Friday, September 18, 2009
Annals has a review of 'last resort' palliative sedation techniques (this makes two Tim Quill papers in a month in Annals). It begins with an apparently true story of a home hospice patient who was denied 'total sedation' despite refractory symptoms and requesting it (patient had to fire the hospice, and a previous palliative care consultant physician managed deep sedation for him over the phone: crazy).
The paper attempts 3 things: first, it tries to clarify the language used to describe sedating practices at life's end; second, it discusses ethical controversies about sedation; and third, it makes some practical suggestions that palliative sedation should be practiced by organizations only with explicit policies, procedures, and quality control.
The language proposed in the paper are three phrases:
- Ordinary sedation: attempts to relieve a symptom (e.g. anxiety) without trying to alter a patient's level of consciousness. (I don't know why this then would be called 'sedation' as opposed to, e.g., anxiolysis with a medication which can have a sedating side effect, but that's not really important here.)
- Proportionate Palliative Sedation (from the article): sedating medications (usually benzodiazepines) are progressively increased alongside other symptom-relieving measures, resulting in increasing levels of sedation during both waking and sleeping hours to help relieve suffering. It is usually initiated in response to otherwise intractable physical suffering in imminently dying patients, as in the case described, for example, or for agitated terminal delirium. The end point is relief of suffering that is acceptable to the patient by using the minimum amount of sedation needed to achieve this goal.
- Palliative Sedation to Unconsciousness: This is what has variously been known as 'terminal sedation,' 'continuous deep sedation,' etc. Deliberately, pharmacologically, inducing a state of unconsciousness in order to relieve otherwise refractory symptoms, and with a plan of maintaining such a state until the patient dies (usually while withholding life-sustaining treatments otherwise such as artificial hydration/nutrition). They mention that this has been proposed, controversially, for existential suffering.

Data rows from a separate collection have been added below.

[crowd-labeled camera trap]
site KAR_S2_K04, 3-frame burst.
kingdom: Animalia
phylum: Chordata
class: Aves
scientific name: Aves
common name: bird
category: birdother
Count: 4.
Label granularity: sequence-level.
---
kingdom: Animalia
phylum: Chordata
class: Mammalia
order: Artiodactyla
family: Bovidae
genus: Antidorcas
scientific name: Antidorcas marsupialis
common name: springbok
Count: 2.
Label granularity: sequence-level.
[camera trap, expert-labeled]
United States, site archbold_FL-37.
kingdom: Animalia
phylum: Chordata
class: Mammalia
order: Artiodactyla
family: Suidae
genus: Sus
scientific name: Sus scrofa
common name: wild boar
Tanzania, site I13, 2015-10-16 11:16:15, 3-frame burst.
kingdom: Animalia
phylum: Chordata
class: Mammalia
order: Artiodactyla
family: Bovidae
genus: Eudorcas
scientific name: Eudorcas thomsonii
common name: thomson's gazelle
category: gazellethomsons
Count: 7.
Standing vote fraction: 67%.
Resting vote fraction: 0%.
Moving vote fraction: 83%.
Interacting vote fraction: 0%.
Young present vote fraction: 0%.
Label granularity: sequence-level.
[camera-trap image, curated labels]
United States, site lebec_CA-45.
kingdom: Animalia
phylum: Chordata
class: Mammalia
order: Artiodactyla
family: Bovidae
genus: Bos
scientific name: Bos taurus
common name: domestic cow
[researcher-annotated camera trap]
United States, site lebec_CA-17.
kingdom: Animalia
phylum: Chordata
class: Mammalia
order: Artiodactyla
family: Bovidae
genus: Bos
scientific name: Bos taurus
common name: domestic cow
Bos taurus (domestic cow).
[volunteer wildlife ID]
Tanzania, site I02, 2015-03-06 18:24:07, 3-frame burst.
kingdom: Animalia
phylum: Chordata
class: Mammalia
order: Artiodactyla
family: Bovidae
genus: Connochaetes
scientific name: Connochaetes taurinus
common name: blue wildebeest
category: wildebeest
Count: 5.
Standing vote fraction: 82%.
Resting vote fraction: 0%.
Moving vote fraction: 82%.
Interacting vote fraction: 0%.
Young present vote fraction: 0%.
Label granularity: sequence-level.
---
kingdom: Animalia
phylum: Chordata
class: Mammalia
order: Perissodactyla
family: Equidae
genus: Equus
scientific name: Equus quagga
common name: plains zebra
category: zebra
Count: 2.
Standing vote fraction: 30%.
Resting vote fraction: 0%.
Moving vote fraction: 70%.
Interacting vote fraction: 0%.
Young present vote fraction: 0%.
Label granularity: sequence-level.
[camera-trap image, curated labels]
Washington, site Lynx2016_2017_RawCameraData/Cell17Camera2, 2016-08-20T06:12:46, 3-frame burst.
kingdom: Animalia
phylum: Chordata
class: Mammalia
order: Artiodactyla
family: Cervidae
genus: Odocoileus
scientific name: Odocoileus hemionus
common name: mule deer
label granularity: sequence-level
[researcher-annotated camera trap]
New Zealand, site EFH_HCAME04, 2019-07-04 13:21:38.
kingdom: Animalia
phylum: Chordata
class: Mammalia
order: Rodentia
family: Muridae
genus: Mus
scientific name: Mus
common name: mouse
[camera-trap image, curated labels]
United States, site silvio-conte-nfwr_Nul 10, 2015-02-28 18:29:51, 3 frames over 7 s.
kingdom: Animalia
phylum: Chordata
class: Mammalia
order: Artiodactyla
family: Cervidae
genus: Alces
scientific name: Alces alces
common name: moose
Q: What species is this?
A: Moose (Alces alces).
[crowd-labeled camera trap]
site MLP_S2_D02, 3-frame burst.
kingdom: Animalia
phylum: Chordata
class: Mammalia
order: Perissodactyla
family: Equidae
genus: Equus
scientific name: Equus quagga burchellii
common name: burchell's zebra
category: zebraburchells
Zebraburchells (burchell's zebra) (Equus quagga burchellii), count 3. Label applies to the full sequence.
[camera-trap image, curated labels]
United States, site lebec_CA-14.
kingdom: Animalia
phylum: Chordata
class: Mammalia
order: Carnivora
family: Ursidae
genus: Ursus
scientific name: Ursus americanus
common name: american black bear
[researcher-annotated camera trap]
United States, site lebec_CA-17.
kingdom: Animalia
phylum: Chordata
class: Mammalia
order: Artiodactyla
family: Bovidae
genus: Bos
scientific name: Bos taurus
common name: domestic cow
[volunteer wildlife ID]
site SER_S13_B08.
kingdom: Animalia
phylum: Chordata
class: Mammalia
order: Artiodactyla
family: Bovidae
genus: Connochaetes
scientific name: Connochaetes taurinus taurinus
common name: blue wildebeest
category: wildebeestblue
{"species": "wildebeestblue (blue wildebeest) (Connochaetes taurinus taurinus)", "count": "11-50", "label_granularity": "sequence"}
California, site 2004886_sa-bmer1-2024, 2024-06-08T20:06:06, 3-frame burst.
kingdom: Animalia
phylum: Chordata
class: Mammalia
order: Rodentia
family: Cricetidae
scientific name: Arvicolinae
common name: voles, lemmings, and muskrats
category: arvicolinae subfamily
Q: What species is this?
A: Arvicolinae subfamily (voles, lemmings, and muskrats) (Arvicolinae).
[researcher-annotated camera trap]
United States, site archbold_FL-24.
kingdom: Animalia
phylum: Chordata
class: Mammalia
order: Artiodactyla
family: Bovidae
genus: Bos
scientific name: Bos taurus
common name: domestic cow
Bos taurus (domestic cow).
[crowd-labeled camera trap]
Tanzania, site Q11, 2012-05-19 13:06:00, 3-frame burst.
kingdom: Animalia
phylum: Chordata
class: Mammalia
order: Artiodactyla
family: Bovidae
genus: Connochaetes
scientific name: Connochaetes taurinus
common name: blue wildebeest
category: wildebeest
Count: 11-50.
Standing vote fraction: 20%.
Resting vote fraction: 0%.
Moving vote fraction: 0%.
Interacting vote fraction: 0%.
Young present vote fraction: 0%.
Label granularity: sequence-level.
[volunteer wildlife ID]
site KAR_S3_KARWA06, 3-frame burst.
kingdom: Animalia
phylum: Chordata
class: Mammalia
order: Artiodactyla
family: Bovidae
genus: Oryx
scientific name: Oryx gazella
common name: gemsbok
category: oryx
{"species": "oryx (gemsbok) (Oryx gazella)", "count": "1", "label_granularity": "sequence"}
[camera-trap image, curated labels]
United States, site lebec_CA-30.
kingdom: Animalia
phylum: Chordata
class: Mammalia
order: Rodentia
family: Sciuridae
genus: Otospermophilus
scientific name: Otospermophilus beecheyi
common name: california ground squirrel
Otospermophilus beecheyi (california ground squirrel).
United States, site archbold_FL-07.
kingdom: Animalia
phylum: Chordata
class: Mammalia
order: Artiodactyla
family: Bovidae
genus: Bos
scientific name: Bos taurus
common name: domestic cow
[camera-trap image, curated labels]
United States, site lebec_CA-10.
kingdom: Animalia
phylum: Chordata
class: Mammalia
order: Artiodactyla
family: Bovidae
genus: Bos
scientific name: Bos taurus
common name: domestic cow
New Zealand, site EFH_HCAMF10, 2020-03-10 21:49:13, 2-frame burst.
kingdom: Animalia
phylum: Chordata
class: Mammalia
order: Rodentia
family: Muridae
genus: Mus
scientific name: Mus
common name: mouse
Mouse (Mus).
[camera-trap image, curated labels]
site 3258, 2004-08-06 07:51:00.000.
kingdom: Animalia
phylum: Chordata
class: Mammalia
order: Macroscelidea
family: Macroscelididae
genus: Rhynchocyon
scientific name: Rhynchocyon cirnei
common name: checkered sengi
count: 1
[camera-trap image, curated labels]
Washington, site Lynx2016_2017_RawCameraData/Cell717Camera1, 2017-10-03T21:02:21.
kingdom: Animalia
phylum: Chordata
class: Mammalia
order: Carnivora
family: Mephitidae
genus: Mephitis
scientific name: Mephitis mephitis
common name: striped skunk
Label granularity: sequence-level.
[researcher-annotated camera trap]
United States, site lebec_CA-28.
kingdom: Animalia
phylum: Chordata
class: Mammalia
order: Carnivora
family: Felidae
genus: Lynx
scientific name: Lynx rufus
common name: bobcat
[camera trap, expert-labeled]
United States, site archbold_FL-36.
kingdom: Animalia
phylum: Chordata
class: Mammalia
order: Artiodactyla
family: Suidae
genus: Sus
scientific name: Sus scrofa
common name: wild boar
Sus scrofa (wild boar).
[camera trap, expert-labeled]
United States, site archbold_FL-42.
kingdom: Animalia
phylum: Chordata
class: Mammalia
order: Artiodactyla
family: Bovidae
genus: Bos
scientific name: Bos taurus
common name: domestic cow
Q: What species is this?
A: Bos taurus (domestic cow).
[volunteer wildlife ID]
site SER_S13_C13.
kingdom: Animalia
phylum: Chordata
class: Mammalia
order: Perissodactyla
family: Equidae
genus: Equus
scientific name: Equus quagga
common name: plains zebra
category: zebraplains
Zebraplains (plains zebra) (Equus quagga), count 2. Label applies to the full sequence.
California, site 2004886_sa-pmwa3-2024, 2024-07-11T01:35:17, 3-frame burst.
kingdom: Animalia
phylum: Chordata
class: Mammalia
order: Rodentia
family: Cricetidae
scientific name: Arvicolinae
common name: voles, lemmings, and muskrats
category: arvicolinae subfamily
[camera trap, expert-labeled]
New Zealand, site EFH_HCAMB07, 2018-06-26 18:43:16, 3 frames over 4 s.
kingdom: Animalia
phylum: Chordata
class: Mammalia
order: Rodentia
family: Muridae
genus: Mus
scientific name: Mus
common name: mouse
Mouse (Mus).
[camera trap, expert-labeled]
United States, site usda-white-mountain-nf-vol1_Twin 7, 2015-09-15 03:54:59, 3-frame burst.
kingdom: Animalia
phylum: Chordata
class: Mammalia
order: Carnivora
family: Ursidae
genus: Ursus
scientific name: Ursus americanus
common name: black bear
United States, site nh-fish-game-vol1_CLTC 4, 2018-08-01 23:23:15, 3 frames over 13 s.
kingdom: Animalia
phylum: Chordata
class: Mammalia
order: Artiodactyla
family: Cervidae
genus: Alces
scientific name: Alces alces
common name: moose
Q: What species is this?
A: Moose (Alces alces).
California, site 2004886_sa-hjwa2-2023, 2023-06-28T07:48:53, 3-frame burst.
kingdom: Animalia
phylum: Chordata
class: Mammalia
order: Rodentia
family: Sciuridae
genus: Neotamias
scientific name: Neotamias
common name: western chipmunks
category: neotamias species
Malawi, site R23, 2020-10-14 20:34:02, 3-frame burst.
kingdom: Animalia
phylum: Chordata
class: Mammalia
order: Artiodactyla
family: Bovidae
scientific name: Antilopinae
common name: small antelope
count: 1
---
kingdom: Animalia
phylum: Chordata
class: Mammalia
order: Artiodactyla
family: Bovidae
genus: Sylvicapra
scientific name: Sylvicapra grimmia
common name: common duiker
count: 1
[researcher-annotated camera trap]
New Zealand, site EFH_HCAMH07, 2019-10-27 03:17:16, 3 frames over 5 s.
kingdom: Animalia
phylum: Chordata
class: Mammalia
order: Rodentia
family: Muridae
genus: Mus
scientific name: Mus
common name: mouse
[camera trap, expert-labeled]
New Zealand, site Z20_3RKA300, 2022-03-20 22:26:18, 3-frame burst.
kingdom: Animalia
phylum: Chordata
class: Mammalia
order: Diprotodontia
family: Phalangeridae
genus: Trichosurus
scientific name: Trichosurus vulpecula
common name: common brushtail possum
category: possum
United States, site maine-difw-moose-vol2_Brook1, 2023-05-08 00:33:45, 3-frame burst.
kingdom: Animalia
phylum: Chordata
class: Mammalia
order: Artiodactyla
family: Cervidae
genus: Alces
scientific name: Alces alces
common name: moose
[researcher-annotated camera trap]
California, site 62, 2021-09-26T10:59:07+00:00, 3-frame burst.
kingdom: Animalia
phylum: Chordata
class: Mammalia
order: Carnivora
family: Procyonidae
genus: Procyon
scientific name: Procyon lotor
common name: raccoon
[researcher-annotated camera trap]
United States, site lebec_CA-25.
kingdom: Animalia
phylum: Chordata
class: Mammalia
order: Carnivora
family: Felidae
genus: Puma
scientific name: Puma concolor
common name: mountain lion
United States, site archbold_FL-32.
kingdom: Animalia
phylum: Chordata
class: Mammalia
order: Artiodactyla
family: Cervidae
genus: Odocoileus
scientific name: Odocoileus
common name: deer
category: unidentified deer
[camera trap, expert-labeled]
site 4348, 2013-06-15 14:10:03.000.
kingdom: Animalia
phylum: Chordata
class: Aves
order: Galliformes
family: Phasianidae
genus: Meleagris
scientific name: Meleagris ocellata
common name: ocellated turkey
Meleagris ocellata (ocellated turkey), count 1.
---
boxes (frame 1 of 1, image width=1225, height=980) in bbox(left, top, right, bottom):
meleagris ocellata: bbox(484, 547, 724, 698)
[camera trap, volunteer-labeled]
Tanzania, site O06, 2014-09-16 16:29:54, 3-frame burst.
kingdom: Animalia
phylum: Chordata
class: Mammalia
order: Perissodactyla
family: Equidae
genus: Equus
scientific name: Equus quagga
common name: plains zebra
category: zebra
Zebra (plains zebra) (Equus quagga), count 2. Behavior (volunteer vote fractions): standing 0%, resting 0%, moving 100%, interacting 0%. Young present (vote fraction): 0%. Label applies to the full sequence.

One can appreciate that, in real life, what starts as PPS 'turns into' PSU in those rare occurances when you realize relief of suffering cannot be obtained without induction of unconsciousness, and that clinicians on the ground often don't spend too much time worrying about whether they are doing PPS or PSU. I also wonder that, with these definitions, and by describing PSU as a last resort practice, which it should be and I think by and large is used this way, one should argue that PSU should only be peformed after a trial of PPS, because how else can we be sure it is a last resort option? Which is another indication that trying to distinguish between these practices on the grounds of initial therapeutic goal (adequate sedation vs. coma) can't entirely account for real clinical practice - I think it's fuzzier. That said, there are times in which PSU is attempted from the get-go; for me it's when I conclude suffering is tremendous and death is very imminent (and I don't have hours or a couple days to tinker - or if I did it would be at the expense of ensuring a peaceful death) and you just go straight for deep sedation. Of course, I'd argue this is absolutely 'proportionate' when the alternative is a scenario when an imminently dying patient spends half their remaining hours suffering just so I can be 100% sure that I'm being 'proportionate.'
Which highlights the element of all this which I think they undersell in this paper: the question of imminence. It's actually barely mentioned, at least in frank terms. While they discuss ethical objections to PSU (as potentially death hastening, such as when artificial nutrition and hydration are withheld), such objections, to me, only have merit (which is not to say one has to agree with them) if one concludes that providing PSU is materially death-hastening (by weeks, months let's say). A declining, advanced cancer patient, bedbound, not taking much PO, who is developing altered mental status - this is someone who has days to maybe a couple weeks to live (generally speaking) - PSU without artificial nutritional support is unlikely to be death hastening, and if so by hours or a day or two. And if one is worried about hours or a day or two in dying cancer patients then we should all be debating about whether we should intubate and ventilate these patients to get them those precious days.
These questions have not been rigorously researched (there have been some preliminary attempts), and certainly would be difficult to study (e.g. prognoses of patients who have PSU performed, etc.). Along these lines the authors note that it's very difficult to tell in the palliative sedation literature what exact practice is being studied, due to the lack of agreed upon definitions of these practices. It's possible the authors don't believe imminence, per se, matters - it's less important than the refractory nature of the symptoms and lack of other options. Fair enough, but not foregrounding the importance of prognosis gives fuel to the fire that PSU is PAS-lite, or otherwise ethically suspicious. We all think in terms of risk-benefits; and the risk of a loss of two days vs 2 months, to me, are different.
Leaving my agenda aside here, the paper also gives important recommendations to all hospice and palliative care groups to establish sedation policies, procedures, checks, and quality control to both ensure the best possible care but to also mitigate potential for abuse or misinterpretation of these practices. I think one could also add we, as a community, should agree upon research definitions of these terms, to improve our ability to actually study sedation practices.